→ Extract provided
Who is Teaching Whom?

The purpose of this research project is to review the current literature about the use of new digital media (NDM) in the writing classroom.  I think it is fair to say that the term literacy has changed in recent years due in large part to advancements in computer technology.  What did it mean to be literate a hundred years ago?  Being literate a hundred years ago meant the ability to read and understand text from a book, newspaper, or magazine and the ability to write text, more than likely by hand, on a piece of paper.  Then, about fifty years ago, the first computer was invented and the term literacy began to change.

As I was looking for resources to use to write this report one of my first search locations was the university library.  I noticed several books about teaching and new technology.  Many of these books were written in the 1990s.  As I scanned these books I noticed that many of the topics were rather outdated, so I limited my search to books that were published after the year 2000.

The first resource I will be reviewing is the book, “Blogs, Wikis, Podcasts, and Other Powerful Web Tools for Classrooms” by Will Richardson.  This book was a recommended resource in the composition and rhetoric class I am taking this semester.

The next resource in this review is an article concerning the definition of literacy and how the meaning of literacy shapes how the educational system responds to the need to educate students to become literate in society today.  “Defining Literacy: Paradise, Nightmare or Red Herring?” by Peter Roberts compares three definitions of literacy: quantitative, qualitative, and pluralistic.

“Blogs, Wikis, Podcasts, and Other Powerful Web Tools for Classrooms” by Will Richardson is a resource text for educators.  But what sets this book apart from other resource books about new digital media (NDM) is that the author uses examples of technology being used today in classrooms.  Also, as Richardson states in the preface, “This book may look like a book about technology, but it’s really a book about the connections, collaborations, and conversations that the new ‘cool tools’ of the Web are allowing us to create” (vii).  The book is divided into two sections; in the first part the author discusses some history and definitions of current technology and in the second part he gives examples of significant technological tools and the teachers who are using them.

After reading this book I don’t think educators, in particular writing teachers, have a clue about the capability or potential of the World Wide Web to shape education.  The author talks about the collaboratory and creativity aspect of the web.  Since the beginning the internet has been a platform for creative people to get together and communicate about common interests.  Initially, the common interests for many of the individuals who had access to the internet were the development of the internet itself;  collaboration to create web sites and build the necessary programming language to allow the internet to become truly interactive.

→ Set problem A
Reproduce the essay on new digital media and literacy word for word from "The first resource" to "taking this semester.".
→ Set problem B
Carry the essay on new digital media and literacy forward from its last sentence.

→ Dataset rows
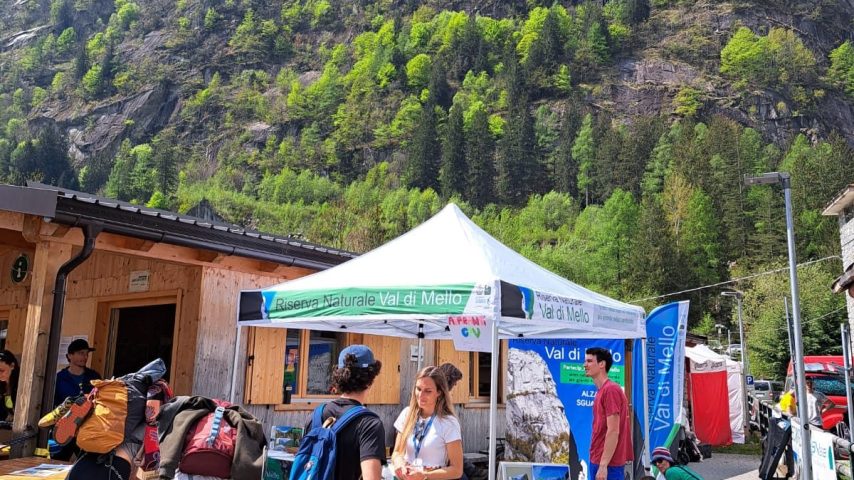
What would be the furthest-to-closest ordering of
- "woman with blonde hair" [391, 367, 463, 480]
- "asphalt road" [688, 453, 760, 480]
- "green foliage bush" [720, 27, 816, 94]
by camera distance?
"green foliage bush" [720, 27, 816, 94], "asphalt road" [688, 453, 760, 480], "woman with blonde hair" [391, 367, 463, 480]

→ Task output A
The first resource I will be reviewing is the book, “Blogs, Wikis, Podcasts, and Other Powerful Web Tools for Classrooms” by Will Richardson.  This book was a recommended resource in the composition and rhetoric class I am taking this semester.

→ Task output B
In the beginning, the internet was utilized more as a research tool.  A person could “surf“ the internet for information, news and commercial interests: advertising became prevalent on the internet in the 1990s and continues to grow exponentially today.  At the turn of the century the computer language to make the internet truly interactive was developed; HTML.  This programming language allowed users to upload text onto the internet.  Richardson calls this new internet format the “Read/Write Web” (5).  The implications to education of this new read/write web are mind-boggling; in particular for the educator who teaches writing and rhetoric.

The author provides a “toolbox” of technologies that may help the educator become a part of the read/write web.  This “toolbox” consists of technologies “made up of a mix of those that publish, those that manage information, and those that share content in new collaborative ways” (8).  A brief summary of toolbox items follows; publishing and collaborating technologies like Weblogs and Wikis and information management tools such as Diigo and del.icio.us.   These tools allow read/write access to the internet with relative ease.  Richardson discusses the merits of each tool and the pedagogical implications for using the technology in the classroom.

The first resource Richardson discusses is Weblogs or Blogs.  According to the author there are many uses for blogs in the classroom; depending on the grade level and motivation of the teacher.  Here is just a partial list of the ways in which a blog can be integrated into a classroom (32):

  1. Posting class related information.
  2. Communicate with parents.
  3. Provide examples of class work.
  4. As a link to online reading.
  5. Post comments on class activities.
  6. Student comments on topics being used to promote language skills.
  7. Class newsletter.
  8. Link with another class somewhere else in country or world.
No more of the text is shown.